*TASK INSTRUCTIONS*. Why does the passage on Qwen3.7-Plus treat its pricing, demo, and benchmark figures as attributed claims? Answer in one to three sentences.

- Launch: Alibaba launched Qwen3.7-Plus as a multimodal model for screen and coding automation.
- Screen Actions: The model may read interfaces, choose actions, execute steps, and check results across app and cloud tasks.
- Evidence Caveat: Pricing, demo, and benchmark figures remain attributed claims because no dedicated public Qwen3.7-Plus specification carries them.
- Competition: Anthropic, OpenAI, and Microsoft Research already have computer-use or browser-agent efforts, raising the comparison bar.
Alibaba’s Tongyi Qianwen team has launched Qwen3.7-Plus as an iterative upgrade to the Qwen3.7 multimodal model family. Alibaba pitches the model for screen and coding automation: reading screens, choosing actions such as clicking or typing, writing code, and operating tools rather than only answering prompts.
Alibaba’s Qwen model family already covers large language and multimodal model work.

*INFORMATION SUPPLIED*.
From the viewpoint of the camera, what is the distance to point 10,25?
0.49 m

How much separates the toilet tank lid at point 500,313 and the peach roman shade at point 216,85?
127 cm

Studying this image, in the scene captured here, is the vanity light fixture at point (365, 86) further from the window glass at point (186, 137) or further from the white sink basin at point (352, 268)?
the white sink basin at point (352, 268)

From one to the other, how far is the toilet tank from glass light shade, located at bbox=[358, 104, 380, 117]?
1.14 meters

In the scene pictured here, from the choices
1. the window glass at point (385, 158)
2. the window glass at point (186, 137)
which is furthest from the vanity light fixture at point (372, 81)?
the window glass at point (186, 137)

*YOUR SOLUTION*. No dedicated public Qwen3.7-Plus specification carries those figures, so they remain attributed claims rather than confirmed details.